Switching from data science to software engineering at age 36
November 29, 2021 11:14 PM   Subscribe

I've been a data scientist for 4 years and am looking at transitioning to software engineering in the next year. Looking for input on how feasible this is overall, and general guidance.

I've been a DS who's always preferred the coding part of the job over other aspects. I'm a decent Python programmer (creating my own libraries, using OO) but never formally studied CS (majored in aerospace engineering). I think it'd make sense for me to switch to SWE, for more money and more work that I actually like. I've got a rough plan to do this taking 6-8 months, involving studying data structures & algos and working with an online bootcamp. I plan to Leetcode and do mock interviews extensively. I've googled this a fair amount and spent time sifting through HN and Blind, but was curious to see what MeFi might have to say. So, questions...

1. Is 36 too old to get started in this, realistically? How much age discrimination might I encounter? I have a life and can't work long nights, weekends frequently, like some new grads. Once in a while is fine. I also don't want to go into management at 40.

2. How hard will it be to break into entry-level SWE positions, overall? I've heard it is really competitive right now. I've also heard of people transitioning in as mid-level SWEs (less competitive), but that it takes more work (system design studying it seems).

3. Should I time it so that I'm applying in the fall to get into the new grad hiring cycle?

I'm hoping to get into a stable tech company in the Seattle area, if that matters any. Doesn't need to a big name like MS, there are places like DocuSign, DomainTools, others that I'd be content with. Really just want a job that is programming-centric that pays more than data science.
posted by mnemonic to Computers & Internet (8 answers total) 6 users marked this as a favorite
 
Best answer: It is never too old to switch careers, but there are a TON of different specializations in software engineering, and you may need to decide which field to specialize in, and figure out what sort of demand is there for someone who know data science, system engineering (aka data engineering), plus now trained in software engineering by adding some CS courses. Perhaps reach out via your network and see if there's a role model / mentor who can advise you on a potential career path in a different company, maybe even someone you want to work for, and what sort of people are they looking for (i.e. are they looking for someone like you).

If a company hires, they hire all the time. New grad hiring is more for big companies needing a new group of interns to take on some projects that their regular engineers don't consider a priority.
posted by kschang at 11:25 PM on November 29, 2021 [1 favorite]


Best answer: I can't really speak to the expectations of the Python market, or Seattle, but my read as a developer is that you're in a reasonable place to transition with your Python experience. Your data familiarity will be, naturally, pretty useful.

While data structures and algorithms is mostly to succeed at the interview, the big question I'd want to know is whether you can build a semi-complicated piece of work that involves multiple classes and makes some intelligent choices when it comes to design. For that reason, I'd suggest focusing on Leetcode and similar, and I'd imagine your existing experience with the gaps filled might justify going for mid-level positions.
posted by Merus at 11:34 PM on November 29, 2021 [5 favorites]

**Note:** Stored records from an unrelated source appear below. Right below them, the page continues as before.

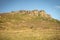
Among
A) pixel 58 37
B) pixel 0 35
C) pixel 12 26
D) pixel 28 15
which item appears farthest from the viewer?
pixel 28 15

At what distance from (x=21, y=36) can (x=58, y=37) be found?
3878mm

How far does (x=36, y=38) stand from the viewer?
15.1m

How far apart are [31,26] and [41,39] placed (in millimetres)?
6606

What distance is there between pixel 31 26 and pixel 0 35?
8.08m

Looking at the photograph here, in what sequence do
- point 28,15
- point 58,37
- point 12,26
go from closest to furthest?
point 58,37 < point 12,26 < point 28,15

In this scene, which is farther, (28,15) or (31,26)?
(28,15)

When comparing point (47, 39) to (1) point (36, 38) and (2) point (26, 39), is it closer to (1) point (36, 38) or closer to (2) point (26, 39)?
(1) point (36, 38)

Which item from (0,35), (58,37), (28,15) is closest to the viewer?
(0,35)

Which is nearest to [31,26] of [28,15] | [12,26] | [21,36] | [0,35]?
[12,26]

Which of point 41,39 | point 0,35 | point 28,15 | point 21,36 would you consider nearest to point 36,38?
point 41,39

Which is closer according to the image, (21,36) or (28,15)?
(21,36)

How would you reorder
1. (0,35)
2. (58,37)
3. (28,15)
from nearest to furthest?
(0,35), (58,37), (28,15)

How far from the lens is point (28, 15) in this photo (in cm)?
3438

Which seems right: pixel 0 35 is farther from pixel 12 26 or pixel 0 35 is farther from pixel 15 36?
pixel 12 26
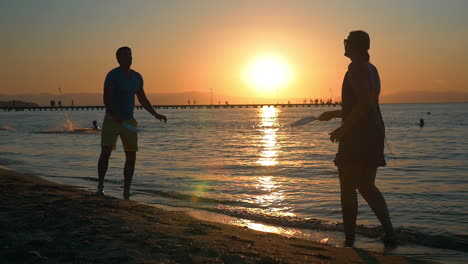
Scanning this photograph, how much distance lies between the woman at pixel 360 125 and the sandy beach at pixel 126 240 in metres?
0.72

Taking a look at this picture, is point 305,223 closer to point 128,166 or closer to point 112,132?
point 128,166

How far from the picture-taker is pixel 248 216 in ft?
22.9

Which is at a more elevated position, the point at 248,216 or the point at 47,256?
the point at 47,256

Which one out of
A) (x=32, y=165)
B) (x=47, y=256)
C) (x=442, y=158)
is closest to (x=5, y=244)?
(x=47, y=256)

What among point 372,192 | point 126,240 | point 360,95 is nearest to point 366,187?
point 372,192

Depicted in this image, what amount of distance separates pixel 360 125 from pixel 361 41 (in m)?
0.79

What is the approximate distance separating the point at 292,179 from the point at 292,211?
382cm

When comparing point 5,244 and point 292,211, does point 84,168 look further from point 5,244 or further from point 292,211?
point 5,244

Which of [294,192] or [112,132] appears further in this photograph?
[294,192]

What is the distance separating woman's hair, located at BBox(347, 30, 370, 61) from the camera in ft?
15.1

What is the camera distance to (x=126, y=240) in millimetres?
4164

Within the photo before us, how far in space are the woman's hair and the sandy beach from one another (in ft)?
6.18

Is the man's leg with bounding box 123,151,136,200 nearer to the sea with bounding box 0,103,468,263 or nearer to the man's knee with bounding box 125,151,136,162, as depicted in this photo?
the man's knee with bounding box 125,151,136,162

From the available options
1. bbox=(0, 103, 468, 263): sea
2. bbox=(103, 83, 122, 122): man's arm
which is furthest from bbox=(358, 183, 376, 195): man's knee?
bbox=(103, 83, 122, 122): man's arm
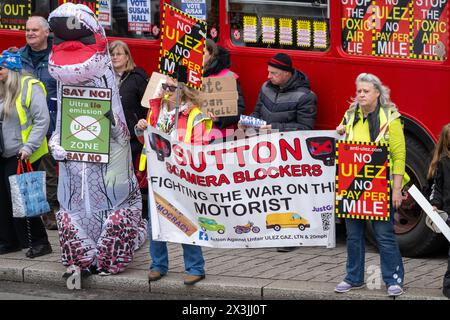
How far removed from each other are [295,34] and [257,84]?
686mm

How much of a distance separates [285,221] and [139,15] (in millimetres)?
3480

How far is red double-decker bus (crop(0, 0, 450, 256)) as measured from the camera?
33.0ft

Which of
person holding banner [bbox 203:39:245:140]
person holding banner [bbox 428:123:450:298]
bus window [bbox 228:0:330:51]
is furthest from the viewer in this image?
person holding banner [bbox 203:39:245:140]

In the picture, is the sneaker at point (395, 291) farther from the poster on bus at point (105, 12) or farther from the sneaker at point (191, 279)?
the poster on bus at point (105, 12)

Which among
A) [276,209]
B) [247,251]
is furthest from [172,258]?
[276,209]

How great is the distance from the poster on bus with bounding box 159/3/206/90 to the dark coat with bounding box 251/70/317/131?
1251 millimetres

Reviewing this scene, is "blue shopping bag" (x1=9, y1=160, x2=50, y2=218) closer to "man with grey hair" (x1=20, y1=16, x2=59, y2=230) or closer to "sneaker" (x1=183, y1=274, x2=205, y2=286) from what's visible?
"man with grey hair" (x1=20, y1=16, x2=59, y2=230)

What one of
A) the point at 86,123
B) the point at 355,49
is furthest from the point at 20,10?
the point at 355,49

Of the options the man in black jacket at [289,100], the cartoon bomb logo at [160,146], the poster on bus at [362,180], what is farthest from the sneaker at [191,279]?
the man in black jacket at [289,100]

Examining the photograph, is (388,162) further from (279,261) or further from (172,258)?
(172,258)

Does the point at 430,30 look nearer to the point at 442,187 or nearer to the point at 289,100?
the point at 289,100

>Really just want a job that is programming-centric that pays more than data science.
It's never too late to change if you want a different kind of challenge, but you're probably underpaid as an experienced data scientist in the Seattle area. Maybe a change of employer will also allow you to renegotiate salary levels. For the transition, are you really going to earn more as a junior software engineer than an experienced data scientist, or is this about eventual seniority and eventual earning levels?

I think your sales pitch is that you're gold dust: someone who knows what data scientists need and can work with software teams to build it, a great place to be in making relevant tools, as more organisations get to grips digitising their decision-making processes, they will need to gather data and to process it for operational insights.

Good luck. and I hope you have every success with this change!
posted by k3ninho at 12:45 AM on November 30, 2021 [5 favorites]


> your sales pitch is that you're gold dust: someone who knows what data scientists need and can work with software teams to build it

another angle could be if you picked up quite a bit of useful domain-specific expertise, and can find a new employer or new team where that domain knowledge could still plausibly be valuable while working in a software engineering role.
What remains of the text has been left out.